完全失業率(季節調整値)は前月より0.1ポイント低下して2.9%となり、完全失業者数は17カ月連続で増加して、前年同月比11万人増の206万人となりました。
【主要雇用環境指標の推移】
産業別に就業者数を見ると、最も増加率が高かったのは情報通信業であり、前年同月比11.3ポイント上昇して256万人となりました。次いで卸売業・小売業が同4.8ポイント上昇して1,071万人となりました。一方、最も減少率が高かったのは教育学習支援業であり、同6.4ポイント減少して338万人となりました。
【主要産業別の就業者数・雇用者数】
雇用者数を正規、非正規別に見ると、正規の職員・従業員数は3,576万人(前年同月比15万人増)となり13カ月連続で増加しました。非正規の職員・従業員数は同31万人増の2,075万人となり、3カ月連続で増加しました。
【雇用形態別雇用者数の推移】
年齢層別・男女別に完全失業者数と完全失業率をみると、最も完全失業率が上昇したのは55歳~64歳の女性で前月より0.5ポイント上昇、次いで45歳~54歳の女性が同0.4ポイント上昇しました。一方、完全失業率が最も低下したのは55歳~64歳の男性で同0.6ポイント低下、次いで45歳~54歳の男性が0.4ポイント低下しました。
【年齢階級別・男女別完全失業者数・完全失業率】
完全失業者数を求職理由別に見ると、勤め先や事業の都合による離職が前年同月比2万人減の39万人となり、2020年1月以来17カ月ぶりに減少に転じました。
【求職理由別完全失業者数の推移】
ハローワークにおける有効求人倍率(季節調整値)は、前月より0.04ポイント上昇して1.13倍でした。労働需給の先行指標である新規求人倍率は、前月より0.01ポイント低下して2.08倍になりました。正社員の有効求人倍率は、前月より0.04ポイント上昇して0.94倍でした。

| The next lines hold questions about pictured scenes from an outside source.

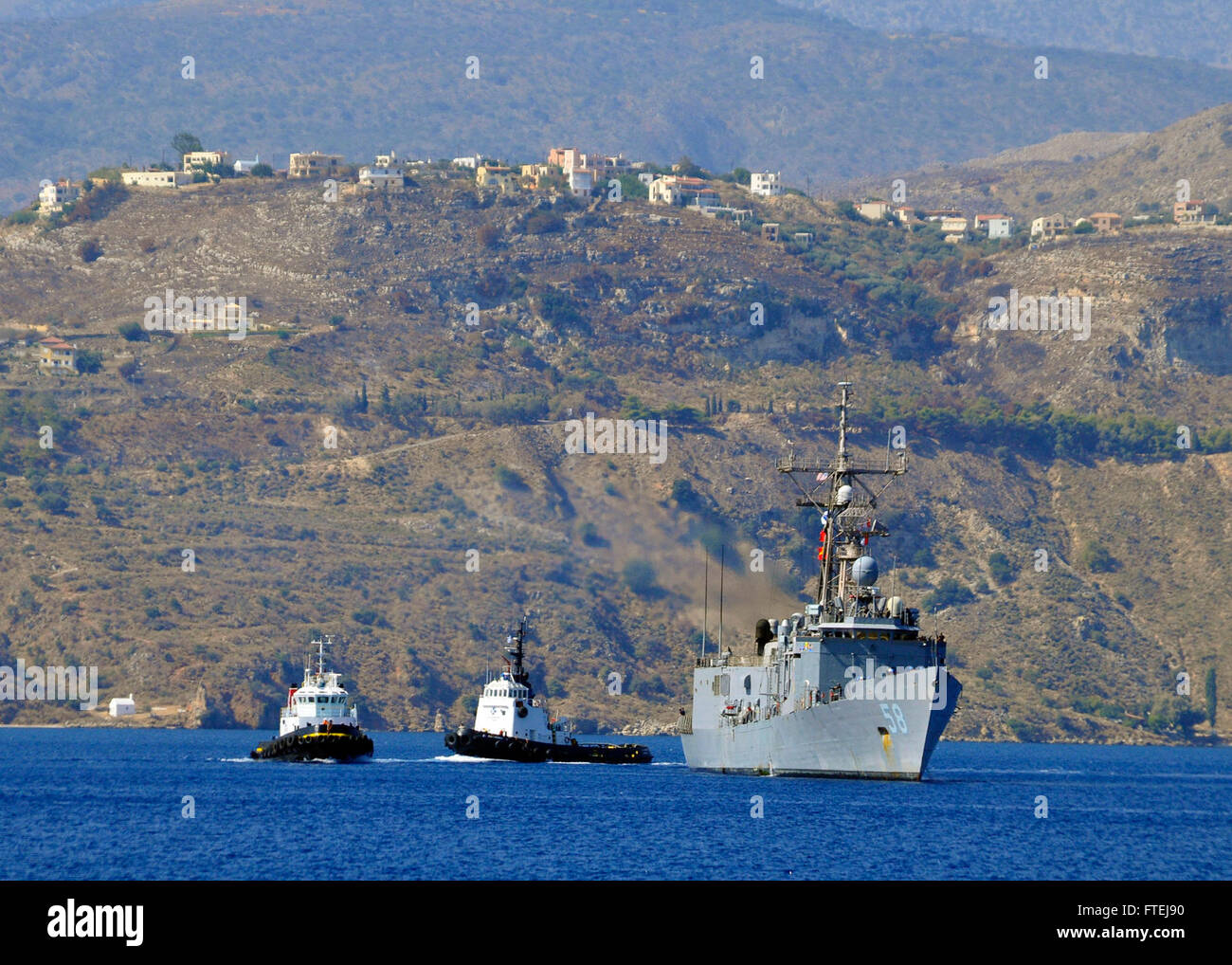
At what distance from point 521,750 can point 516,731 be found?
1705mm

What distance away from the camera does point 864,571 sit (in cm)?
8788

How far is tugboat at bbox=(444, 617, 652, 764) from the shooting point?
116750 mm

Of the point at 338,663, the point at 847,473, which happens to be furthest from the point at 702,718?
the point at 338,663

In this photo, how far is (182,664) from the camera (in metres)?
186

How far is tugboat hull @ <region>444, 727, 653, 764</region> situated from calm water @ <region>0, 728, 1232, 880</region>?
251cm

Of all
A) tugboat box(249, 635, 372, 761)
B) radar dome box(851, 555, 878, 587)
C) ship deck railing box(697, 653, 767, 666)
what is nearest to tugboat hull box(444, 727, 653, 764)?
tugboat box(249, 635, 372, 761)

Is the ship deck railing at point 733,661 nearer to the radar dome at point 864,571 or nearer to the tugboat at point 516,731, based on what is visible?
the radar dome at point 864,571

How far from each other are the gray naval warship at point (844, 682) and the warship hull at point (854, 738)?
0.05 meters

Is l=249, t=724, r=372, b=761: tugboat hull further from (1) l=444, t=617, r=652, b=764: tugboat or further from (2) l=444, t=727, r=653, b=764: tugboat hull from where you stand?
(1) l=444, t=617, r=652, b=764: tugboat

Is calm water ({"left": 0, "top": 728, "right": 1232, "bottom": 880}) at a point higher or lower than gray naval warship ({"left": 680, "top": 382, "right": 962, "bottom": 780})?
lower

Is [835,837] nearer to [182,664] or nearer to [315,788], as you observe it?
[315,788]

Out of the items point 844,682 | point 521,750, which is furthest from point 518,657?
point 844,682

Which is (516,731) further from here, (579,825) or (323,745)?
(579,825)

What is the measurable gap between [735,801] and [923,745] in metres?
9.26
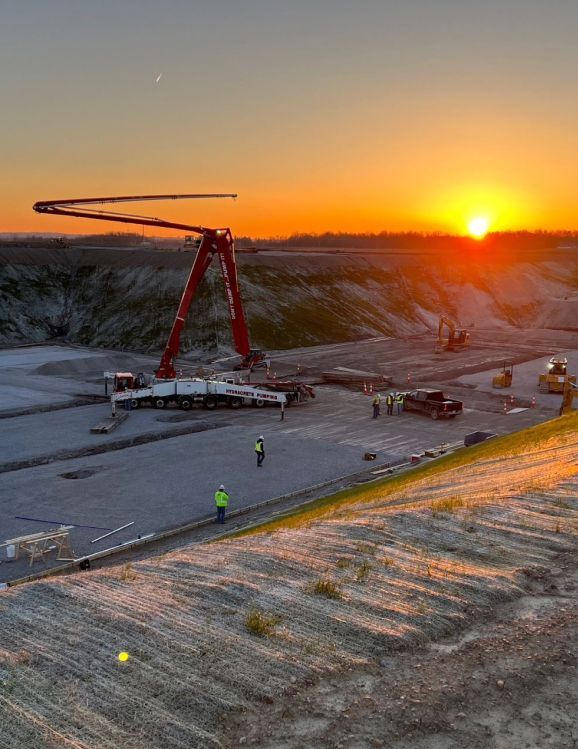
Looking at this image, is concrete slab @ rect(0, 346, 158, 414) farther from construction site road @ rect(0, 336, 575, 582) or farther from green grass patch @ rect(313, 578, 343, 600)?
green grass patch @ rect(313, 578, 343, 600)

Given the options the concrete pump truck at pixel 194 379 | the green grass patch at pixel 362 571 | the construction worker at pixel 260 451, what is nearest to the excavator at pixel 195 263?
the concrete pump truck at pixel 194 379

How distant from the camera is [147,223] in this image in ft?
148

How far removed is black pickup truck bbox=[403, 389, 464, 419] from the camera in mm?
37156

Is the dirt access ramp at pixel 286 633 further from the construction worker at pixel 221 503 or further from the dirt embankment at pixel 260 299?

【ハローワークにおける有効求人倍率(パートタイムを含む/季節調整値)の推移】
ハローワークにおける専門的・技術的職業の有効求人倍率は、前年同月より0.02ポイント低下して1.68倍になり、23カ月連続の低下となりました
有効求人倍率が上昇したのは、生産工程の職業(前年同月比0.50ポイント増)、医療技術者(同0.39ポイント増)、建築・土木・測量技術者(同0.20ポイント増)、建設・採掘の仕事(同0.11ポイント増)、輸送・機械運転の職業(同0.10ポイント増)、サービスの職業(同0.05ポイント増)の6職種でした。
最も有効求人倍率が高いのは、建築・土木・測量技術者の5.76倍、次いで建設・採掘の職業の5.37倍となっており、建設業関連の専門職の人手不足が依然として深刻な状況が続いています。